Quanto guadagnava? 33.000 lire al mese. Era poco, magari con un po’ di straordinari si arrivava a fare 34.000, ma non era ancora abbastanza. “Dopo me ne sono andato a prendere qualcosa in più…", ammette, ma dice anche: “Avrei seguito volentieri i Battistini a Monastier, se non fosse che avevo già un altro lavoro. Con loro mi sono sempre trovato bene. Certo, c’erano scioperi: uno degli ultimi prima che andassi via, nel ’62, durò un mese. Si protestava soprattutto per il salario, e i proprietari lo alzarono di 10 lire l’ora. Ma stare a casa un mese per prendere 10 lire in più all’ora non era proprio bello…", commenta sconsolato. 

“Quando c’erano gli scioperi alla fine noi dell’officina lavoravamo sempre, per riparare tutti i macchinari, perché non si potevano riparare sempre durante la lavorazione. Se rimanevamo indietro c’era praticamente il raddoppio dei macchinari, e quindi durante gli scioperi ci lasciavano entrare in officina perché lì c’era da fare. Gli altri facevano sciopero, ma nessuno ci ha mai detto niente! Non c’erano manifestazioni violente, almeno nel periodo in cui ci sono stato io.”

Cosa ricorda dei proprietari? Fa un momento mente locale: “Dunque, io sono andato alle medie con Michele, che era figlio di uno dei fratelli Battistini. Andavo da lui a studiare. Poi dopo mi sono ritrovato nella fabbrica di suo padre… come girano le cose". Ma il ricordo su cui indulge più a lungo è per uno dei proprietari, Ernesto Battistini: “Durante l’estate dentro faceva molto caldo, e c’era uno dei fratelli, Ernesto, che passava con un pitàr de lat (il contenitore di alluminio che solitamente si usava per il trasporto del latte, nda), pieno di acqua e anice. E passava con un bicchiere e dava da bere a tutti gli operai. Lì faceva sempre un caldo tremendo, con i macchinari. Non c’era il riscaldamento d’inverno, né l’aria condizionata d’estate. D’estate era una cosa tremenda, c’era anche il reparto caldaia dove producevano il vapore che poi andava a finire nel reparto stivali per vulcanizzare gli stivali".

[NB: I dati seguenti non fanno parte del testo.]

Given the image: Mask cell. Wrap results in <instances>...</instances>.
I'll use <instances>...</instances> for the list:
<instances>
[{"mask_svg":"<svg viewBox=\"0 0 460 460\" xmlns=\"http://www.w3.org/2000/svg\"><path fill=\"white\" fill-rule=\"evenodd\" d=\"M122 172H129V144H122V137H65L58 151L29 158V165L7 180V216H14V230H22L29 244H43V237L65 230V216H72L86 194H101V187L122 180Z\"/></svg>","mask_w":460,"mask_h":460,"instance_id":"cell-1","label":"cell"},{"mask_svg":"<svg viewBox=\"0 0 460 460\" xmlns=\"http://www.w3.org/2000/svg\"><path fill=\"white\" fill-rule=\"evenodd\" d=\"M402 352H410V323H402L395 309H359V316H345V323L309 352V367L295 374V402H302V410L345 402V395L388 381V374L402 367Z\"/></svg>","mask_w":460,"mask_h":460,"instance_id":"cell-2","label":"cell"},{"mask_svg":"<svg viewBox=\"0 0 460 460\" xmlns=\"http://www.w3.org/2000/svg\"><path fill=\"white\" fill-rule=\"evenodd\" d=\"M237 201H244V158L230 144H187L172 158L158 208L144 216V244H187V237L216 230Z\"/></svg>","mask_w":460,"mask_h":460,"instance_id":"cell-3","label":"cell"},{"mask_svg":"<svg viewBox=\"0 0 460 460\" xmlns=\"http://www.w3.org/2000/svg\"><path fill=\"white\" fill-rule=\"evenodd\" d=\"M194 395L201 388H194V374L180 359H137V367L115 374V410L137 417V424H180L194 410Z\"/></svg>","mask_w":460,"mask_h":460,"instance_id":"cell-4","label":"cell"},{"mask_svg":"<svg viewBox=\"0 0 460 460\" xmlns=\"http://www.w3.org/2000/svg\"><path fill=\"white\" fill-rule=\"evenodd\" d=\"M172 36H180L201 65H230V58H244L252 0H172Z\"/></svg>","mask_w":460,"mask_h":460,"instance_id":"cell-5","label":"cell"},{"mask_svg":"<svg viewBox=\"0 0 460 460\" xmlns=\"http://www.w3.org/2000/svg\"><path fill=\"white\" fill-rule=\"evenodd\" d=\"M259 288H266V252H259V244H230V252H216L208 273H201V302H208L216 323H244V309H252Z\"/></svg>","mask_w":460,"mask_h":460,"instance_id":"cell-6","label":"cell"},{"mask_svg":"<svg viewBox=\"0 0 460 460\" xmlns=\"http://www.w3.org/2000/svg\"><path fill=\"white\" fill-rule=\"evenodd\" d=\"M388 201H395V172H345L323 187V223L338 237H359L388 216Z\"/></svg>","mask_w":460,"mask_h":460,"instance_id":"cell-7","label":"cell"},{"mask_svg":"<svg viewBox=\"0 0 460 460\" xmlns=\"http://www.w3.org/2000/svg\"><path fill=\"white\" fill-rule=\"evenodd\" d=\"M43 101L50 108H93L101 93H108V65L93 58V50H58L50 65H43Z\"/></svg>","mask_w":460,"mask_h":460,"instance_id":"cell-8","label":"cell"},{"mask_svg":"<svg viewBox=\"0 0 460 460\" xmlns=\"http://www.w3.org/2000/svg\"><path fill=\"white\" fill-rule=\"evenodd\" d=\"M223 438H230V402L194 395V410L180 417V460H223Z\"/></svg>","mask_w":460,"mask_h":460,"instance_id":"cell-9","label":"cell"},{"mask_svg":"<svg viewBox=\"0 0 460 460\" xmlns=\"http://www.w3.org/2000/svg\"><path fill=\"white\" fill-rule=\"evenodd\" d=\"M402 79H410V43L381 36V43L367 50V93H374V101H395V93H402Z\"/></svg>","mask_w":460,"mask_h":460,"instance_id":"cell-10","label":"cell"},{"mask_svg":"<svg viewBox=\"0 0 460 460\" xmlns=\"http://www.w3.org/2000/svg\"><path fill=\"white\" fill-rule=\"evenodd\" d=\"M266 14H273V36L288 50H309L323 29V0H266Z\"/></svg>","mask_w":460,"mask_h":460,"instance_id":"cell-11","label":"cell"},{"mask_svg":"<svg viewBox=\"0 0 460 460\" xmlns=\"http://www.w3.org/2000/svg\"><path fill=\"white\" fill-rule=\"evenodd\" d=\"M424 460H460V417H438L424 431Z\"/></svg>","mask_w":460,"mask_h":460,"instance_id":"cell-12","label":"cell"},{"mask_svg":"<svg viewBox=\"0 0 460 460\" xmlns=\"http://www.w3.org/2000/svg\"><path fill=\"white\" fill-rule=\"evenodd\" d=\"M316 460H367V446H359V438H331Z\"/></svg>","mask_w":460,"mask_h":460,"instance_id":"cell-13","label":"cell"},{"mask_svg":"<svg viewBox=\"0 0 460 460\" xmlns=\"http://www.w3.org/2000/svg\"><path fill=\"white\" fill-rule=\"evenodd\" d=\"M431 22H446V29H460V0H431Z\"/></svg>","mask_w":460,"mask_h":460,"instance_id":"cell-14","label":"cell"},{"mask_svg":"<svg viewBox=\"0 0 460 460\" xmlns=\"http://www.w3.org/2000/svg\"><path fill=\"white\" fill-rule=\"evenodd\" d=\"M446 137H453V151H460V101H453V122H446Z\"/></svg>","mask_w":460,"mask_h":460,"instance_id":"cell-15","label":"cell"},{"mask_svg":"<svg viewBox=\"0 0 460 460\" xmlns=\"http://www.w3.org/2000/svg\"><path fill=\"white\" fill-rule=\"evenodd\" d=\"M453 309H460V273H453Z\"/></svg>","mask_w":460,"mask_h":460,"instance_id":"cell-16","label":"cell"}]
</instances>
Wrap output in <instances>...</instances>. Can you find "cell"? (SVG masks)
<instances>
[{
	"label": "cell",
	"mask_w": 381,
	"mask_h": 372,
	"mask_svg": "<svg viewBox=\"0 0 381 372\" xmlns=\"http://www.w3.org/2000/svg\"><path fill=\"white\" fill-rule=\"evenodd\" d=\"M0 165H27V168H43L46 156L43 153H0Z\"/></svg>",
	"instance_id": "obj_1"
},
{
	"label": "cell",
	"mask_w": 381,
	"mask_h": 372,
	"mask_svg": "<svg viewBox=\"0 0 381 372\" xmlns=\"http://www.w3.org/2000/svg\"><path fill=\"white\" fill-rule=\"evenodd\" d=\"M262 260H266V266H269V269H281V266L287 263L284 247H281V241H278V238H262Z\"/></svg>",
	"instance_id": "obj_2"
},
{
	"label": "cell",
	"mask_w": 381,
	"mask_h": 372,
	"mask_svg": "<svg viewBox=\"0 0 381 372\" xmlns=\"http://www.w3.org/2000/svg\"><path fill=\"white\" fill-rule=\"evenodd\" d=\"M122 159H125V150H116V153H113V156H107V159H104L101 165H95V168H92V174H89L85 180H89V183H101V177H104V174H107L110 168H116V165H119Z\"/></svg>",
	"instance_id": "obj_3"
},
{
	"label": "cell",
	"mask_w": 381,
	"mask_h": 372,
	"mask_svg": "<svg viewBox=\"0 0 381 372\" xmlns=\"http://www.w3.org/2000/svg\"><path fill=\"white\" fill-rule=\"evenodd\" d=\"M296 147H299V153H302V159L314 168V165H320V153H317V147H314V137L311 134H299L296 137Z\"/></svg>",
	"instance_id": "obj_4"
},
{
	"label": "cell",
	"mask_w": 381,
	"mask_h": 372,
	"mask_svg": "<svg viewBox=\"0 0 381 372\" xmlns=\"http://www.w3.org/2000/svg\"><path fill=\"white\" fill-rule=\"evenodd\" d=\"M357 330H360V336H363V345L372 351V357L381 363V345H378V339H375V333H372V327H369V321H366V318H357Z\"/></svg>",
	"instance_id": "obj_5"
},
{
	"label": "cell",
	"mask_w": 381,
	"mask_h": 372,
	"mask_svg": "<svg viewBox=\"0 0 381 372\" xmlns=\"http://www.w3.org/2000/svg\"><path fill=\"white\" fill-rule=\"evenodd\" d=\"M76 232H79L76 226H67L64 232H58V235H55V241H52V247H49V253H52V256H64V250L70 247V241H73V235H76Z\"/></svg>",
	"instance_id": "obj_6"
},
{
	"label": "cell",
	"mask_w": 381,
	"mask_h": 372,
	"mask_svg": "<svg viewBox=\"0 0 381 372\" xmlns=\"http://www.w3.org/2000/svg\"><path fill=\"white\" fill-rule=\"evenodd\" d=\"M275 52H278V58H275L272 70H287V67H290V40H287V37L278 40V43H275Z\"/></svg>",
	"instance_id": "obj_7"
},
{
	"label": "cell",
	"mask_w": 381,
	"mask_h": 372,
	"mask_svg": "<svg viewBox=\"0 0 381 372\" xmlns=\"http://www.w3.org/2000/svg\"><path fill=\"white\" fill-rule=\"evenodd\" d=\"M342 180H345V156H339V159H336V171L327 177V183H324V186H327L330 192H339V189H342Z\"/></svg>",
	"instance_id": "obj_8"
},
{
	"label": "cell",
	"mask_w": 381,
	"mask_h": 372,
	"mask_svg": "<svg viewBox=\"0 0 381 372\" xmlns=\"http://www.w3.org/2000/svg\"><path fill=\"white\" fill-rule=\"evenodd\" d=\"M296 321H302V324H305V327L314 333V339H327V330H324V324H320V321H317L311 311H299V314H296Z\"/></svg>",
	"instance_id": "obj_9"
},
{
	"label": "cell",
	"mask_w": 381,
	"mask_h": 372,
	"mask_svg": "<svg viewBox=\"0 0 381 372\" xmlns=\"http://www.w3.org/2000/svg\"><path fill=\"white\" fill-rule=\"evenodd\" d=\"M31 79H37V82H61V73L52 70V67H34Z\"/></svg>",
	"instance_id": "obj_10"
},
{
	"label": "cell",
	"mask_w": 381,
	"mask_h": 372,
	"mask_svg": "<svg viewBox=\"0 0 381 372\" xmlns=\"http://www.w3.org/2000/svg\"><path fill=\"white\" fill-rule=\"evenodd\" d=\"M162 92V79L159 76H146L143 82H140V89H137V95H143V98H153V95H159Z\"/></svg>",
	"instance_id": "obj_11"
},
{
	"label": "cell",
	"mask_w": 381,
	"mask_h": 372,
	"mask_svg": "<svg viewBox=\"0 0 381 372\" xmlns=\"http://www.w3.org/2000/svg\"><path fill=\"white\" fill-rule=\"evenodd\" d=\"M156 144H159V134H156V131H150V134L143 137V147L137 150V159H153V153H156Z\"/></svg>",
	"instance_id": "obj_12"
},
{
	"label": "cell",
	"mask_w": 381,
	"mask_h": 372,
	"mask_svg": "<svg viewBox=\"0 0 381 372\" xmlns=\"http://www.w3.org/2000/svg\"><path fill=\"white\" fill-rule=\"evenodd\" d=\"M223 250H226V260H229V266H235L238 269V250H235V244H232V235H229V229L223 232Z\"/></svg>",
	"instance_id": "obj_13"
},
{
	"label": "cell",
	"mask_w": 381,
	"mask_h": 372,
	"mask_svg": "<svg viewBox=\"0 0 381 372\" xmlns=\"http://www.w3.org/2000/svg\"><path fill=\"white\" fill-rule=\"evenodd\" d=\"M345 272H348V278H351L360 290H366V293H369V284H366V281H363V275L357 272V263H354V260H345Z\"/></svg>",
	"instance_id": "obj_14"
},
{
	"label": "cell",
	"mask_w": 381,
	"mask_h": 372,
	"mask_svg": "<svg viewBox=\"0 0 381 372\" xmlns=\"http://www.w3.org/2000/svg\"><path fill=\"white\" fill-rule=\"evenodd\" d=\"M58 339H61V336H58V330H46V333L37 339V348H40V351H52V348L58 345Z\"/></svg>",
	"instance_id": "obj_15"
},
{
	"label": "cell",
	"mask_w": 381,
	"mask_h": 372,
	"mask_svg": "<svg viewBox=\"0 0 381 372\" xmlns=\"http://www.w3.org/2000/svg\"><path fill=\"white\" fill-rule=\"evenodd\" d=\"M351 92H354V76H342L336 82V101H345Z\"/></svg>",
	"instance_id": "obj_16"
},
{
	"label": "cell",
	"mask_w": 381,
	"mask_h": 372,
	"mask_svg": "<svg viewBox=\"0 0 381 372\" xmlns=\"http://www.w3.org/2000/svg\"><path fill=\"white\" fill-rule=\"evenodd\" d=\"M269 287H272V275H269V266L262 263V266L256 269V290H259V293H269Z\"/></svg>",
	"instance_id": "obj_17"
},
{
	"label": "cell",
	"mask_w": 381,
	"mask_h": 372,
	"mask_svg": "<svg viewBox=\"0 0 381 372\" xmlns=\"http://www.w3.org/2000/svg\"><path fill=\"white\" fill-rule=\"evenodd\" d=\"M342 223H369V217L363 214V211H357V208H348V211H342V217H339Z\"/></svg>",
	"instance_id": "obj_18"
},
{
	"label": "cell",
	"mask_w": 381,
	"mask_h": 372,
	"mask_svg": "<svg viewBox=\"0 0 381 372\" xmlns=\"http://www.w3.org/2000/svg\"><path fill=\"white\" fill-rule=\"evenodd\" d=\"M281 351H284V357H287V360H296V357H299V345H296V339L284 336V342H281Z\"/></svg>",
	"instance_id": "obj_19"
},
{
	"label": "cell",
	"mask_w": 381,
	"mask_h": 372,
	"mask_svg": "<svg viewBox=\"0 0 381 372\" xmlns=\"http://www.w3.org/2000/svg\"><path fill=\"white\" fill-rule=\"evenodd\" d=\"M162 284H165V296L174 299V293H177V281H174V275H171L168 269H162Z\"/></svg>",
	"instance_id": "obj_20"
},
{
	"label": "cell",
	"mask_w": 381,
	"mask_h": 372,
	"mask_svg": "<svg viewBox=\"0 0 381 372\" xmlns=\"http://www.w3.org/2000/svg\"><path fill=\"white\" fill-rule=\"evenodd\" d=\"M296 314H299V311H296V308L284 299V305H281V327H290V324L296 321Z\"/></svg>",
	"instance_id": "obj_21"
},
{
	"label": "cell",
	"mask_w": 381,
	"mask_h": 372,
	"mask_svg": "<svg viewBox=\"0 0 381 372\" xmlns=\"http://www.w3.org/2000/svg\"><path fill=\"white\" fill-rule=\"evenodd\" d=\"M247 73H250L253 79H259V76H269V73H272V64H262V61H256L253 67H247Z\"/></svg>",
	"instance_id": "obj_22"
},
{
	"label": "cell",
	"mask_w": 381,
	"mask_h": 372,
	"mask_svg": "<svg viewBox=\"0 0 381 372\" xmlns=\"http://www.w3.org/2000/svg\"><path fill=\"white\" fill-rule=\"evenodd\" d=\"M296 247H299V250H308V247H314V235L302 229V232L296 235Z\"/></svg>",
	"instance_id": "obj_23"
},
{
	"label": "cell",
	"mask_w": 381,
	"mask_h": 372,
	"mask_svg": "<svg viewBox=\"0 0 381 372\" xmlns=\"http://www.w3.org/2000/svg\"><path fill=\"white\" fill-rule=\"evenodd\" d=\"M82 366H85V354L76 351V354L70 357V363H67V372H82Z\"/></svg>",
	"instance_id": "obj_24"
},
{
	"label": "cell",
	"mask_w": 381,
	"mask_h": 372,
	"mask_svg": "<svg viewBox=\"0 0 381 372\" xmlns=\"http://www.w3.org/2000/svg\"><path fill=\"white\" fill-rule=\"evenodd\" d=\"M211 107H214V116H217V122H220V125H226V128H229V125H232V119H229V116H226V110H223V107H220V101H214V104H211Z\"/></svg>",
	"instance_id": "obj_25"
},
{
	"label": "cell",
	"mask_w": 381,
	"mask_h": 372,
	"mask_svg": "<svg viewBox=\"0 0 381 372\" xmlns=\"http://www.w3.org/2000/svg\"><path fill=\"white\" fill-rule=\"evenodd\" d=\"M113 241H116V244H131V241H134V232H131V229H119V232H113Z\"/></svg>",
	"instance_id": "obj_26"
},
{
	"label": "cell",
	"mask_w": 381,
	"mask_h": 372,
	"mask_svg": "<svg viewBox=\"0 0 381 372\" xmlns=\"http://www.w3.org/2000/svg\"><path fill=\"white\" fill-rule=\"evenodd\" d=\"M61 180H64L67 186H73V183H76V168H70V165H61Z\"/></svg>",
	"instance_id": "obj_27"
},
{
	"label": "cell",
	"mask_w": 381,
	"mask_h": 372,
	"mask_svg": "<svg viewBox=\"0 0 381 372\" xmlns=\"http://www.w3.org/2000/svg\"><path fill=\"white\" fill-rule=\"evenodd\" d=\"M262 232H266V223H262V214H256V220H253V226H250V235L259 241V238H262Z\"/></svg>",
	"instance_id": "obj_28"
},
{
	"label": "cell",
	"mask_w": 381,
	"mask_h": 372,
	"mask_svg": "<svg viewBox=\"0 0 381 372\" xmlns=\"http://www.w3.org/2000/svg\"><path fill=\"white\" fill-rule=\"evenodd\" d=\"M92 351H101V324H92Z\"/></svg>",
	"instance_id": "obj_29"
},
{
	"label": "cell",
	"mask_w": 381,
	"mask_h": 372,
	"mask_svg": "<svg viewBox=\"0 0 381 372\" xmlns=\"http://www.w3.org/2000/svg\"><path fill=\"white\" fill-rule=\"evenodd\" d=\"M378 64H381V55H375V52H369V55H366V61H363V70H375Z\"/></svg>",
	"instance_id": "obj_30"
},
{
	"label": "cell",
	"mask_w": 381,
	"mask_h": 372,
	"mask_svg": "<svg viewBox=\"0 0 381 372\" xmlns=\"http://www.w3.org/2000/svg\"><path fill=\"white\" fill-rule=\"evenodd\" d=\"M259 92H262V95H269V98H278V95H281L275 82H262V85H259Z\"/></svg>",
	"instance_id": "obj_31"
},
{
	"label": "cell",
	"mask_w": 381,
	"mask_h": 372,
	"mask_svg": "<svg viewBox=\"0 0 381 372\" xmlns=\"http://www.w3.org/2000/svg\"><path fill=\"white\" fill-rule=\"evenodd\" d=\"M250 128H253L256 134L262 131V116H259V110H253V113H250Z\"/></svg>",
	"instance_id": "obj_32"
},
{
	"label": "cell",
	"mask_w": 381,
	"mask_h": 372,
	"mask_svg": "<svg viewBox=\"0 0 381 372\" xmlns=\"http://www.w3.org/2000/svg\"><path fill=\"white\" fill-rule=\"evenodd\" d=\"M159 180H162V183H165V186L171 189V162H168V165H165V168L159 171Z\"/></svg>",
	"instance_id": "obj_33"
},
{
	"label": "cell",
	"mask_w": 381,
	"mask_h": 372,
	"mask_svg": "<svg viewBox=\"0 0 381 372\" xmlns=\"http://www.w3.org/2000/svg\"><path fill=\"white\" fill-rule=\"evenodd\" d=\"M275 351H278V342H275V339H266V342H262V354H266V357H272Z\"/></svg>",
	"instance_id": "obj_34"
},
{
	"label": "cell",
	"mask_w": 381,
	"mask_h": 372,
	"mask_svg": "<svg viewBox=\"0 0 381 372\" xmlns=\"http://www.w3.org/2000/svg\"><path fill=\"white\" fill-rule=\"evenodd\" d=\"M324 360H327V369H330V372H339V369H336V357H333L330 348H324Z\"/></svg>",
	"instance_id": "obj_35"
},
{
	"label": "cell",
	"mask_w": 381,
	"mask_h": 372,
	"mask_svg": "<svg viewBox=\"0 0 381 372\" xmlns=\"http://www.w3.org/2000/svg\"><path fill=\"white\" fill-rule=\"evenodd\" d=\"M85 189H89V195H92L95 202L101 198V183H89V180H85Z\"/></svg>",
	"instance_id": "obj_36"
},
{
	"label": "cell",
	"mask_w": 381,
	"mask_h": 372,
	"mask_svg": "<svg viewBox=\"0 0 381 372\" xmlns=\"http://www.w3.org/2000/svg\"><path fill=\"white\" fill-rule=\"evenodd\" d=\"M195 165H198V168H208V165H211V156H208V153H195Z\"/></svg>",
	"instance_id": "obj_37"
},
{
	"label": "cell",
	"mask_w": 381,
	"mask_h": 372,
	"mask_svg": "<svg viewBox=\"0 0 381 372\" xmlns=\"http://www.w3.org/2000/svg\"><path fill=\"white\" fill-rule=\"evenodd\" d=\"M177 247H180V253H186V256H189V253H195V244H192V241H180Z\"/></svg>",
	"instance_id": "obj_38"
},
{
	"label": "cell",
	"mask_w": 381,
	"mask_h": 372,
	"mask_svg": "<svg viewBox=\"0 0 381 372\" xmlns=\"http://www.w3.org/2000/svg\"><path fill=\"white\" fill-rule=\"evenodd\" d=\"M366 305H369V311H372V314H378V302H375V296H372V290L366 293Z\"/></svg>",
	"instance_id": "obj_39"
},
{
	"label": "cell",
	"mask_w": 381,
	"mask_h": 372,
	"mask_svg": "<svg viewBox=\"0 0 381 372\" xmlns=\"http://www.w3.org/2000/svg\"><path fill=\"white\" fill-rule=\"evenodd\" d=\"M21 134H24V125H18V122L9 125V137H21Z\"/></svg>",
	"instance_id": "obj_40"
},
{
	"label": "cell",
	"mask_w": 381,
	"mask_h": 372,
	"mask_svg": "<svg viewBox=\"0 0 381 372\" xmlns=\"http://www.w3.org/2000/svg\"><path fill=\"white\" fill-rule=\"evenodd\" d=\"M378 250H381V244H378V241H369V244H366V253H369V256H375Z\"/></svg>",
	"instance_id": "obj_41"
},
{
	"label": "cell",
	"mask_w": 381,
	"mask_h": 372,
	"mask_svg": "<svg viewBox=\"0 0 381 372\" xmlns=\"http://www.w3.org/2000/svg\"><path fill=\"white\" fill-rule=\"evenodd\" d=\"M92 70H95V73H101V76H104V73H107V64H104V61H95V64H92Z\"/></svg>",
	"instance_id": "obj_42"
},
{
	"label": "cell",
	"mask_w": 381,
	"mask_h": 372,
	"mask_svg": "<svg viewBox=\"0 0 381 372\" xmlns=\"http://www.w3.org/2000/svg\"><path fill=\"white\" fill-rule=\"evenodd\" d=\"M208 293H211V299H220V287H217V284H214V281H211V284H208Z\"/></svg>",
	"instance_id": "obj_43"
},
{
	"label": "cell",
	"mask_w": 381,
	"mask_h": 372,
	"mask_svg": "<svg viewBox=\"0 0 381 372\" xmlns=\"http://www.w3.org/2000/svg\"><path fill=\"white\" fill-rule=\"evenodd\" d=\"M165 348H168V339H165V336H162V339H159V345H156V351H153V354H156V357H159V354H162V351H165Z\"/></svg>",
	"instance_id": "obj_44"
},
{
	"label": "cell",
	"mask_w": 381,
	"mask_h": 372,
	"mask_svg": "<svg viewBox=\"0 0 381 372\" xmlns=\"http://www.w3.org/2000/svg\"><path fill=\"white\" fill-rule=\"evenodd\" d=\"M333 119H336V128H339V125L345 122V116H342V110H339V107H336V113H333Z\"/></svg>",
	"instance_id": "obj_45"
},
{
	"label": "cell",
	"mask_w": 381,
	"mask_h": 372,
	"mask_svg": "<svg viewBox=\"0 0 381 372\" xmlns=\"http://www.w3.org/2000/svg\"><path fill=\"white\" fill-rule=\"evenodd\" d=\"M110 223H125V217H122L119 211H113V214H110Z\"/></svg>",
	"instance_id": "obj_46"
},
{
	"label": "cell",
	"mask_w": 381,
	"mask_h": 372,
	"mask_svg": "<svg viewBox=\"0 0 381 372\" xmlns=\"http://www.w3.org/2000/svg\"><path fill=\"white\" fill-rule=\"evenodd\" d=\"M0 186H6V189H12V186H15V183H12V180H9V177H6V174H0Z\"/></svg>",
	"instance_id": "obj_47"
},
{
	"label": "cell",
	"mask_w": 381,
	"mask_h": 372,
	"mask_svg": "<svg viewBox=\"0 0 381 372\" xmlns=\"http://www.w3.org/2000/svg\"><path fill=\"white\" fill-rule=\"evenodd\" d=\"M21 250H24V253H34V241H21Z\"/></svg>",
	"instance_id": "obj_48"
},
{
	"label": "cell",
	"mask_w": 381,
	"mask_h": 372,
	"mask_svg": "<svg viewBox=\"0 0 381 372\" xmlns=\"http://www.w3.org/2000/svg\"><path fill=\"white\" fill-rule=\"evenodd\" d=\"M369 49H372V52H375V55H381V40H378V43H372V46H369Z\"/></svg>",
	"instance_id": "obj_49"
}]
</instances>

Alberto ha ripetuto tante volte che si è sempre trovato bene, ma ci tiene a sottolineare anche che non era sempre tutto rose e fiori: “Ovviamente dovevo fare anche altri lavori, come quello di lavare gli stampi delle scarpe di gomma. Li lavavo con l’acido nitrico scaldato, e faceva un puzzo tremendo: lo facevo sui tetti della fabbrica. Quello era un lavoro che mi avevano appioppato perché nessun altro voleva farlo, e così è toccato a me. Poi di solito non mi sporcavo molto, ma il sabato pomeriggio dovevo fare la lubrificazione di tutti i mescolatori della gomma: alla fine la tuta la mettevo a bagno nel diluente e la ritiravo il lunedì, da quanto era lercia. Ma nonostante questo mi è dispiaciuto andare via.” Da Castel Bolognese, dove abita ormai da molti anni, Alberto Cervelli continua a informarsi sulla sua città natale: “Quando ho letto su ForlìToday, che io leggo tutti i giorni perché mi piace vedere cosa succede a Forlì, sono rimasto sorpreso. Mi è piaciuto ricordare questa storia".